Interesting workaround, although it's kind of so overkill to get a /48 prefix and have 5-10 IP addresses used inside it... and what happens when the abusers will also get a /48?
This guy spent 2 years realizing that "it's a business relationship". I worked at another smaller bay area company and I only spent 2 months to realize that. Google is already much better.
https://support.apple.com/en-us/HT201220 has a section for “Security and privacy researchers”. The process is to send mail to product-security@apple.com, optionally encrypted by Apple Product Security's PGP key. A developer account is not required.
Since this page is the top search engine hit for several obvious searches (for example “report apple security vulnerability”), hopefully Mr Masri reported it there.
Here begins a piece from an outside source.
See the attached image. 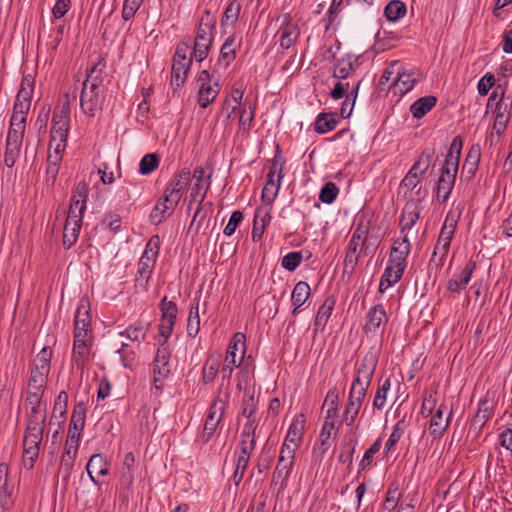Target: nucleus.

If you submit a report on bugreport.apple.com, it will be triaged and (if necessary) passed on to the appropriate team to asses. I fixed several external user reported bugs when I worked at apple. You have to have a developer account to use bugreport. Now that I have retired, I use it. The people triaging do not know I used to be at apple. Not all the issues I report get resolved, just because they are probably low priority. But the important ones are dealt with, usually quite quickly.
They do if you file them at radar.apple.com. I've had back and forths with them on some video card performance issues after sleep after filing a report there.
Radar is Apple’s internal bug tracking system. Outsiders have limited access to it. I believe bugreport.apple.com is the path for submitting bugs as an external developer.